The most recent reminder of such came to mind when the Jets showed up at Gillette Stadium Thursday in their standard state of amusing chaos. It's far from a consensus in our New England neighborhoods, but the strong belief in this space is that Rex Ryan ranks among the top half of head coaches in the NFL, maybe even in the top 10.
Ending the 14-2 Patriots season on their own turf in the 2010 Divisional Playoffs — less than six weeks after his Jets' humiliating 42-point loss to Tom Brady and Co. — is the kind of victory that gives sustained credibility to even an occasionally buffoonish coach like Ryan.

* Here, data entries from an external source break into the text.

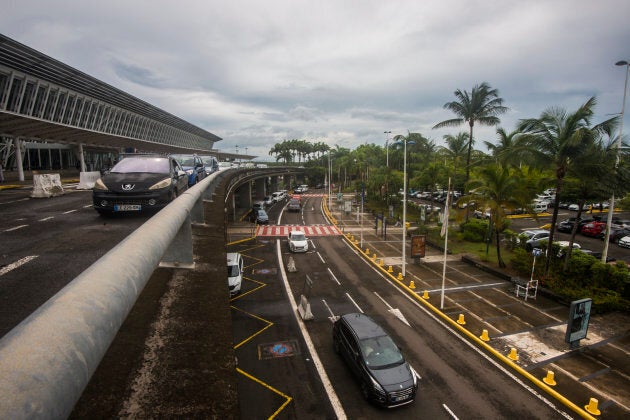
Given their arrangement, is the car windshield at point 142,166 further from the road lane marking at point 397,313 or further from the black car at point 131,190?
the road lane marking at point 397,313

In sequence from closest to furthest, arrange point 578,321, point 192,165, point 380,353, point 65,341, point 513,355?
point 65,341 < point 380,353 < point 513,355 < point 578,321 < point 192,165

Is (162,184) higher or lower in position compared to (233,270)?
higher

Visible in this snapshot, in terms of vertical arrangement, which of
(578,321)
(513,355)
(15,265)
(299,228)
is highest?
(15,265)

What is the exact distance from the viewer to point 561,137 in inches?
764

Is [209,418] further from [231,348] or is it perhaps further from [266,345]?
[266,345]

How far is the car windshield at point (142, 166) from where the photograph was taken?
34.0 feet

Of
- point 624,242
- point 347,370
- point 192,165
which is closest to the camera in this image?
point 347,370

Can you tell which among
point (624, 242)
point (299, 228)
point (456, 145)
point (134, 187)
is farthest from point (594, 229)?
point (134, 187)

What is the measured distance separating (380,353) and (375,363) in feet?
1.61

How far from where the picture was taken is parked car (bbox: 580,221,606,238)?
114ft

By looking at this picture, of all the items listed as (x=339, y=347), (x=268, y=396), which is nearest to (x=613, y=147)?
(x=339, y=347)

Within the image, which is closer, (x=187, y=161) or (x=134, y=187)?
(x=134, y=187)

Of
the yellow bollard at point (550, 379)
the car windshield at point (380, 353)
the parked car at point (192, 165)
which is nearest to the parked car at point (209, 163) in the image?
the parked car at point (192, 165)

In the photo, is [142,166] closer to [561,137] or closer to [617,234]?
[561,137]
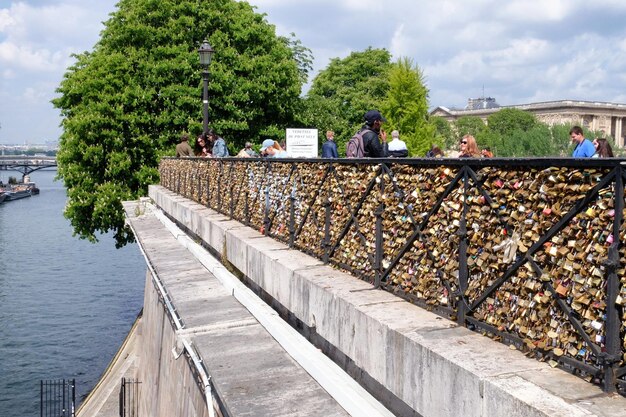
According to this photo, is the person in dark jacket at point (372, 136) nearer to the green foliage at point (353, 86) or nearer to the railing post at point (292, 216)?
the railing post at point (292, 216)

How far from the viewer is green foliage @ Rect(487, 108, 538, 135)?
340 ft

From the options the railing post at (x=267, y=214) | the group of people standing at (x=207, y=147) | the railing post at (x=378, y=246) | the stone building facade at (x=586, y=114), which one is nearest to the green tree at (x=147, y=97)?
the group of people standing at (x=207, y=147)

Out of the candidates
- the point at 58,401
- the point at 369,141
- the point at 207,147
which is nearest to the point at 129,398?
the point at 207,147

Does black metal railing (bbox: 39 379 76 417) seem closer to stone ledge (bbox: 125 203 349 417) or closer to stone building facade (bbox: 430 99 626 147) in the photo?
stone ledge (bbox: 125 203 349 417)

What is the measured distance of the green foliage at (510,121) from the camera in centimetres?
10359

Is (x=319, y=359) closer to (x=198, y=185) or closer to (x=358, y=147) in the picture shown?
(x=358, y=147)

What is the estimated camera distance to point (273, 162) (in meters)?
9.47

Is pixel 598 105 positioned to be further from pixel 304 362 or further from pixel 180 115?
pixel 304 362

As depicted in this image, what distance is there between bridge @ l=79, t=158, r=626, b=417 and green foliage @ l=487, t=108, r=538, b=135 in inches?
3930

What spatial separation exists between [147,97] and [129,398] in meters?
14.9

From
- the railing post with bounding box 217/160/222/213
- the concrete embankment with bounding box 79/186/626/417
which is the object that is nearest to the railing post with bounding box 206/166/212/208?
the railing post with bounding box 217/160/222/213

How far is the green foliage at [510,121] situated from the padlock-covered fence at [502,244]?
101m

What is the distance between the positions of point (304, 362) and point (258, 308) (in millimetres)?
1704

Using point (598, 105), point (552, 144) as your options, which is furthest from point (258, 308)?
point (598, 105)
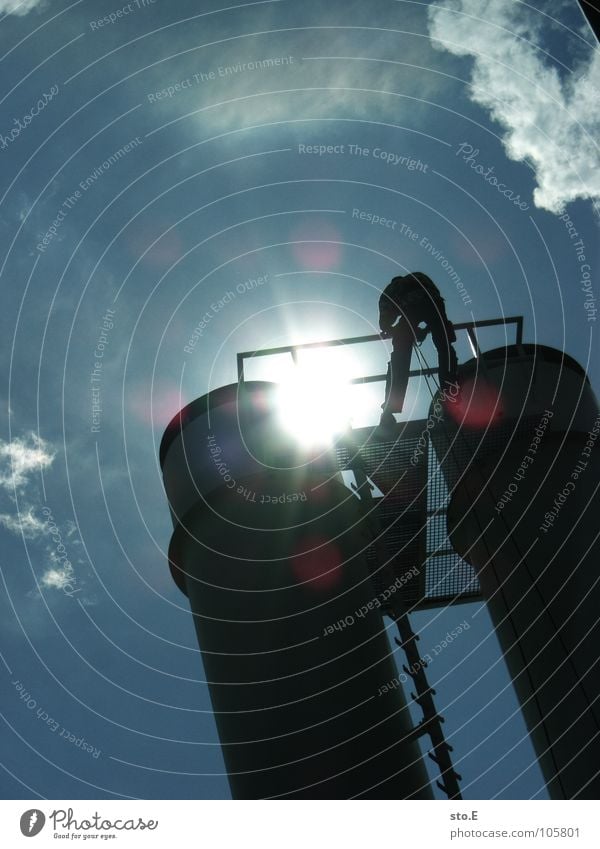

Sure, during his six-plus seasons as the Jets' head coach, his teams have demonstrated a remarkable tendency to self-destruct, and with a 1-6 record this season after their crushing 27-25 loss to the Patriots, that self-destruction is under way early this year. Given that his team is lousy, he's in the last year of his contract, and he wasn't hired by current general manager John Idzik, the end of Ryan's reign has been foreshadowed for some time now.
Suffice to say he's not going to salvage these Jets-with-square-wheels like he did after that Week 13 blowout in Foxborough in 2010. After watching Ryan's team let its last potential turning point, that last hope, get swatted to the ground by the Patriots' Chris Jones, the inevitability of his situation made one wonder what's next.
But such wondering doesn't last long.
Ryan is a character.
When the Jets let him go, TV will take him in.
This has been a common expectation since at least November 2012, when Sports Illustrated media columnist Richard Deitsch queried NFL television executives regarding which players and coaches would make good broadcasters.
It's a fascinating list to look back upon. A couple of those who were coveted have become analysts, including Ed Reed (Showtime's "Inside the NFL"), Tony Gonzalez (CBS's "The NFL Today"), David Diehl (Fox color analyst), and Ray Lewis (the all-style, no-substance resident hypocrite on ESPN's "Sunday NFL Countdown').
Others who were cited are still occupied with their active NFL careers. Among them: Steelers coach Mike Tomlin, Broncos quarterback Peyton Manning, Cowboys quarterback Tony Romo … and Ryan.
It should be noted that those who seem as though they'll be naturals for television often take some time to succeed. While Gonzalez has been outstanding on "The NFL Today" this year — at least when Boomer Esiason permits him to get a word in — Bart Scott has sometimes seemed the afterthought among the cast.
The ex-linebacker is opinionated, charismatic, and articulate, but it's been a struggle for him to find his niche. Perhaps a breakthrough came Sunday, when he offered the second-strongest comment I heard on any of the studio shows during the day.
"The story with any Peyton Manning team is if you hit them in the mouth and be physical with them off the jump, they will fold,'' Scott said. "Seattle uses that formula, and San Francisco is built to do the same thing."
The strongest comment on Sunday's shows? That was delivered on "Sunday NFL Countdown" by Cris Carter. In his early seasons as an analyst, Carter came across as little more than the self-appointed spokesman for former teammate Randy Moss. But this year, as the league has dealt with one awful off-the-field issue after another, Carter has become a passionate voice demanding personal accountability among the players. He was on point again Sunday in discussing the behavioral issues that contributed to the Seahawks' decision to trade Percy Harvin.
"For any player that has previous issues, there is always a moment in time that you get the chance to change or alter your history. It is all in your hand,'' said Carter, who overcame his own issues during his Hall of Fame career. "There is always a fork, right on the road, that stops you, and you have the opportunity to either go left and go about doing things your own way, or to go right and make the right decisions and try to do something special with your life."
This particular fork is taking Harvin to the Jets, who acquired the overpaid, injury-prone alleged malcontent Friday, or at least one day and one game too late.
A savior for the Jets? Someone who might help save Ryan's job? That would be an upset.
It's hard to believe Harvin's arrival will do anything but hasten Ryan's inevitable detour from the sideline to the studio.